> [Extrait du texte]
Ces derniers temps, associer la présumée bien-pensance au multiculturalisme ou aux mouvements inclusifs a permis de dédiaboliser des propos relevant de l’incitation à la haine, sous le prétexte que les bien-pensants limiteraient la liberté d’expression, voire s’adonneraient à des formes de censure. S’opposer à la bien-pensance, c’est revendiquer une parole “vraie”, quand bien même elle serait brutale. Bernanos ne faisait pas autre chose, dans les années 1930… »

Decodage : Islamo-gauchisme

Par Jean-Yves Camus, politologue, codirecteur de l’Observatoire des radicalités politiques à la Fondation Jean-Jaurès […].

« Le terme “islamo-gauchiste” apparaît pour la première fois sous la plume du sociologue Pierre-André Taguieff en 2002, dans son ouvrage La Nouvelle Judéophobie.

> [Extrait des données]
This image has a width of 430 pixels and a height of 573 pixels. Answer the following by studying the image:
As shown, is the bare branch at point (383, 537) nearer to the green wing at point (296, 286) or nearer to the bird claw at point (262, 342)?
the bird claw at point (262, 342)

> [Consigne]
Comment traduire en anglais cette phrase de l'extrait du texte : « S’opposer à la bien-pensance, c’est revendiquer une parole “vraie”, quand bien même elle serait brutale. » ?

> [Réponse]
To oppose right-thinking is to lay claim to a "true" way of speaking, even if it should be brutal.